_Selection_
EDIT: Off by exactly one order of magnitude. Thank you, machine translation…
Going to be interesting to see how these do in independent benchmarks.
Sorry just checked the big one is 355B for 32B active weights and the air is 106B for 12B active…
So the big one is twice as small as deepseek and the small one should run with around idk 120gig in q4. I can seem to find if it uses MLA or not, I guess not
I blame machine translation. ![]()
What I saw
GLM-4.5 series models are foundational models designed specifically for agents. GLM-4.5 has a total of 3550 billion parameters, with 320 billion active parameters; GLM-4.5-Air adopts a more compact design, with a total of 1060 billion parameters, and 120 billion active parameters. The GLM-4.5 model unifies reasoning, encoding, and agent capabilities to meet the complex needs of agent applications.
I believe it took the ideograph meaning 100M for 1B. And I thought it looked competent…
Serves me right for trusting the
.
Still, gonna be interesting to see how their claims hold up.
That’s Time To First Token and Time Per Output Token. 1/TPOT to get tg tok/s seems straightforward enough, but it’s hard to convert TTFT into pp tok/s without knowing the initial input size. Also TTFT might contain a tg token duration whereas llama.cpp’s pp time probably-maybe doesn’t.
Ahh thanks, that one is easy enough then even if TTFT is not so useful without knowledge of the prompt/context size.
So I finally have a moment this morning after drinking some coffee to look at the fine print of that intel sglang benchmark results. To keep it simple let’s look only at the DeepSeek-R1-671B INT8 quant report:
| MODEL | DATA TYPE | SOCKETS | llama.cpp TTFT (ms) | llama.cpp TPOT (ms) | SGLang TTFT (ms) | SGLang TPOT (ms) | Speedup TTFT | Speedup TPOT |
|---|---|---|---|---|---|---|---|---|
| DeepSeek-R1-671B | INT8 | 2 | 24546.76 | 172.01 | 1885.25 | 67.99 | 13.0x | 2.5x |
So in their testing they claim llama.cpp is getting about (1/0.17201) = 5.81 tok/sec generation speed while the updated sglang is getting ~14.71 tok/sec.
In my own benchmarking almost four months ago I could get 7.5 tok/sec generation on an old version of ik_llama.cpp running full fat Q8_0 quantization on a single socket using the same SNC=Disable they use (which I had also suggested prior). Mainline llama.cpp was getting slightly less at 6.2 tok/sec despite some AMX extensions support.
If we look at the fine-print even closer the paper says:
As llama.cpp does not implement Multi Numa Parallelism we mentioned above, running 1 instance on dual sockets is even slower than on a single socket. To be fair, we use 2 instances for llama.cpp on dual sockets, 1 for each, and collect metrics of TTFT and TPOT.
So to be fair I should double my benchmark results as both sockets could achieve the rate I measured and add it together and I end up with: 7.5 + 7.5 = 15 tok/sec. So four month old ik_llama.cpp would be slightly faster than their new sglang implementation in terms of aggregate tok/sec generation speed across a two socket rig.
My other observation is they chose to use quants such as int8 and bf16 dtypes which is likely because that Xeon 6980P lscpu flags include amx_bf16 amx_int8 amx_tile. So without a special quant it would be even slower.

_What this task involves_
In the forum thread, take the passage starting with "My other observation" and going on through "be even slower.", and write it out with "observation" replaced by "remark".

[Part of a data file]

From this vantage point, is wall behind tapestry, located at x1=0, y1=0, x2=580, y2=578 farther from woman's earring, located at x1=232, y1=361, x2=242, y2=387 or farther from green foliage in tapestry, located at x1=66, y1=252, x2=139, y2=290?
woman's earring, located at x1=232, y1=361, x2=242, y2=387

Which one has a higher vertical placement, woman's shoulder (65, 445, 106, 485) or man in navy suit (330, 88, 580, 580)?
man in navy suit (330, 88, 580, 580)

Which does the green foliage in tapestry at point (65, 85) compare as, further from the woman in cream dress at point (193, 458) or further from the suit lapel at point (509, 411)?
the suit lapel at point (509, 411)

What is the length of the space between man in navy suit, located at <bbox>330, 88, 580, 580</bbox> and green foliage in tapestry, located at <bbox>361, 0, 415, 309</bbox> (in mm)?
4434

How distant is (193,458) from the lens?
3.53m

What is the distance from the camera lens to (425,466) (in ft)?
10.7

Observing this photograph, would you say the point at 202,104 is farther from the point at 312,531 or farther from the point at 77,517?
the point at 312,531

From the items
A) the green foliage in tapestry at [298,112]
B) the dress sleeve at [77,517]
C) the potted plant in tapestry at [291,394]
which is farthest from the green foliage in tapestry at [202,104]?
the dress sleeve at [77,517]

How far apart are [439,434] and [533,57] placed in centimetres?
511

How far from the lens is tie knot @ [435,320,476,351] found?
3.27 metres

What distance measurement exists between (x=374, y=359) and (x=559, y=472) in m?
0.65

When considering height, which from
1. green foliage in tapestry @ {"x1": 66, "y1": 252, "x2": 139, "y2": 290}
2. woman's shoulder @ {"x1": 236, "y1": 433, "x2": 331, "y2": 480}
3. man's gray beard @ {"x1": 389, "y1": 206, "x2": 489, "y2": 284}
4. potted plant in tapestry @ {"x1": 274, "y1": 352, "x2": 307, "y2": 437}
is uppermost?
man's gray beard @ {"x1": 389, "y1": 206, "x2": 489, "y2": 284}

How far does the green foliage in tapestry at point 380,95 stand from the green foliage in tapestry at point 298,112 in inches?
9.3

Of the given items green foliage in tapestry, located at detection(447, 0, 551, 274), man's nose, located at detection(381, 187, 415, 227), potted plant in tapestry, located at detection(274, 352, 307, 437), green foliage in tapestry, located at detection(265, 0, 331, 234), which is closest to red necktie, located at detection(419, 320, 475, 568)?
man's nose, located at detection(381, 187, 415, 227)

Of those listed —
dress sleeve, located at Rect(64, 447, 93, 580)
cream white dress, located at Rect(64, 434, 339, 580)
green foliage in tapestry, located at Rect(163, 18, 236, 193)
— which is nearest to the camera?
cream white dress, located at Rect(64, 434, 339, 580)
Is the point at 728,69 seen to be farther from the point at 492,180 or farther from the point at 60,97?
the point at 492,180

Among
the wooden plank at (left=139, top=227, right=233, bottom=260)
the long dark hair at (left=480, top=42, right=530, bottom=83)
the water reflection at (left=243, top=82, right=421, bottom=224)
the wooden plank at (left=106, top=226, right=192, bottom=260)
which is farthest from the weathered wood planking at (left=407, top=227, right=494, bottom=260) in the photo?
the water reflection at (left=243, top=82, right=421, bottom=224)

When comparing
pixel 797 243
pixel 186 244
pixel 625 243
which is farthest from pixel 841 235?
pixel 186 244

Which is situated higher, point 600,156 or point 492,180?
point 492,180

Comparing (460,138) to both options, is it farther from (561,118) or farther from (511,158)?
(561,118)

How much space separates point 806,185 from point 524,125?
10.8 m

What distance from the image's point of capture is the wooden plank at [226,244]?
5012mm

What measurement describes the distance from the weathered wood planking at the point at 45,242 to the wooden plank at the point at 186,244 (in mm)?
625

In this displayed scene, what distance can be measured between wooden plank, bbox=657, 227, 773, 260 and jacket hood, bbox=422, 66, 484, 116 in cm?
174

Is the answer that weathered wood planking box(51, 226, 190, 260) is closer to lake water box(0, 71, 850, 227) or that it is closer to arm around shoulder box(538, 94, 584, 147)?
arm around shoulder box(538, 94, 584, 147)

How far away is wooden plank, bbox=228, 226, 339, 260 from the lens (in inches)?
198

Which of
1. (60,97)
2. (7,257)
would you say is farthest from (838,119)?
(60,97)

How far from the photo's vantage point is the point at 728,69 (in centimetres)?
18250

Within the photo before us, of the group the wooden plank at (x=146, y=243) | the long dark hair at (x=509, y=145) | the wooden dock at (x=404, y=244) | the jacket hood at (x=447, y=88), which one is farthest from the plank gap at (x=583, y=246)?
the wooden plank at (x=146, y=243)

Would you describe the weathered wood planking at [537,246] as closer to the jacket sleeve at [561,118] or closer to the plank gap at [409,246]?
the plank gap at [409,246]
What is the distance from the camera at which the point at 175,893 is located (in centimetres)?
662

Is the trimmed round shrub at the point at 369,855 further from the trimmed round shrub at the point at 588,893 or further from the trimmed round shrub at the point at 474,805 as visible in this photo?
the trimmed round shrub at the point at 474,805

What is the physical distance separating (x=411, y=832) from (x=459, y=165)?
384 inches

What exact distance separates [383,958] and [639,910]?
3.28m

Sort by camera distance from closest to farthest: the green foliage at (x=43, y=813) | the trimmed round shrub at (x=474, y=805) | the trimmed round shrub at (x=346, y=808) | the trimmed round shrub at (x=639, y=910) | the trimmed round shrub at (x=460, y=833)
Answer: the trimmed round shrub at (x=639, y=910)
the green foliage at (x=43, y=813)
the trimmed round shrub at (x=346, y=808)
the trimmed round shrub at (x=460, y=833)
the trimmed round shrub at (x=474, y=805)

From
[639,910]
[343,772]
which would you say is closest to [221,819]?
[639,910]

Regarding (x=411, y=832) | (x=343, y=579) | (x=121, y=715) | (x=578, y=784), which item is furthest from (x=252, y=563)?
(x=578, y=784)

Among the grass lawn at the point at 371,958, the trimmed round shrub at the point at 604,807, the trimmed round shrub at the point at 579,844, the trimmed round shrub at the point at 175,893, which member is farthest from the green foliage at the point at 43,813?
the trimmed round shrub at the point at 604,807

_Result_
My other remark is they chose to use quants such as int8 and bf16 dtypes which is likely because that Xeon 6980P lscpu flags include amx_bf16 amx_int8 amx_tile. So without a special quant it would be even slower.